Ah, e as falhas durante a conjuração também criam possibilidades narrativas bem interessantes. Quando um conjurador falha, ele pode optar por perder a capacidade de lançar aquele feitiço pelo resto do dia, ou então aceitar uma consequência relacionada ao efeito da magia, criada pelo narrador, e que escala de acordo com o nível de poder desejado para a magia no ato da conjuração. As falhas críticas causam efeitos que duram mais tempo, e podem ser realmente catastróficos para um personagem (e muito divertidos para um narrador ligeiramente maldoso).

Apêndices

Como bom livro de RPG, Espadas Afiadas traz um apêndice com um conteúdo muito valioso: tabelas para criação aleatória de aventuras. Através de simples rolagens de dado, você consegue construir argumentos para meses de aventuras com seus amigos. As tabelas cobrem os vários aspectos de uma aventura padrão do estilo espada e feitiçaria: objetivos, locações, antagonistas, coadjuvantes, complicações e recompensas. Inclusive, usei esse método de criação de aventuras como parte de uma atividade onde ensinei algumas crianças a criar e narrar aventuras de RPG.

Outro apêndice traz tabelas e sugestões para criação de nomes de aventuras. Os resultados obtidos são bastante diretos, e lembram os títulos das histórias vividas pelo Conan em seus gibis publicados pela Marvel.
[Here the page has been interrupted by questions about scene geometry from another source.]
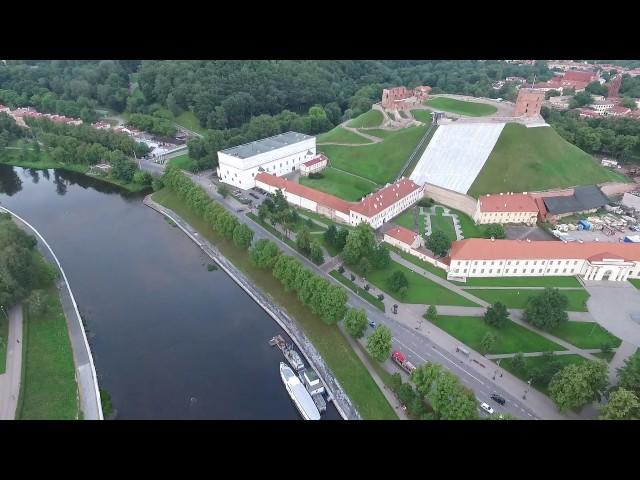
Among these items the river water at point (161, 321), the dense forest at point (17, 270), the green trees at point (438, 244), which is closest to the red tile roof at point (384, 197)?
the green trees at point (438, 244)

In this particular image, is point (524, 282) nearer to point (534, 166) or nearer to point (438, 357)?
point (438, 357)

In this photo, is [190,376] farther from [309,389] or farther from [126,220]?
[126,220]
Alguns exemplos obtidos rapidamente, enquanto eu escrevo esse texto: “O Cataclismo no Círculo das Estrelas”, “O Espelho da Cripta Dourada” ou então “A Abadia do Devorador Rastejante”. Todos esses nomes são capazes de gerar ideias de aventuras ou campanhas mais longas, dão para os jogadores um gostinho do que está por vir, e parecem títulos de contos escritos para revistas pulp.

Em um último apêndice, o autor ainda divide com seus leitores as suas fontes de inspiração para a criação do sistema, e de obras midiáticas que ajudam a um narrador menos experiente a compreender o estilo das histórias favorecidas pelo sistema.

Concluindo

Se você gosta de histórias como Conan, o Bárbaro, Uma Princesa de Marte, Elric de Melniboné, O Chamado de Cthulhu, ou então que lembrem o estilo dos primeiros jogos da franquia Diablo, Espadas Afiadas & Feitiços Sinistros certamente será uma excelente aquisição! Inclusive, fiquei com vontade de adaptar as criaturas, os chefes e os mapas da Catedral de Tristram para desafiar meus jogadores em uma próxima oportunidade!
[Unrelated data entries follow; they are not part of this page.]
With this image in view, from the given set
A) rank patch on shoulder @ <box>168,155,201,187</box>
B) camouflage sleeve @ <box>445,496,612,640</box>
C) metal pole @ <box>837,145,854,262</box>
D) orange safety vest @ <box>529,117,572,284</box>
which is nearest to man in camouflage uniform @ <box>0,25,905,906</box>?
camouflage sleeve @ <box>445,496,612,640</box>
Você pode adquirir o livro físico por pouco mais de R$30,00 no site da Pensamento Coletivo, onde também está disponível a versão digital no sistema de “pague quanto quiser”. Mas vai por mim, o livro físico é muito prático, não ocupa muito espaço e é sempre legal surpreender jogadores acostumados com tomos e tomos de regras com um sistema completo em tão poucas páginas.


Todas as imagens utilizadas neste artigo são provenientes do livro Espadas Afiadas & Feitiços Sinistros.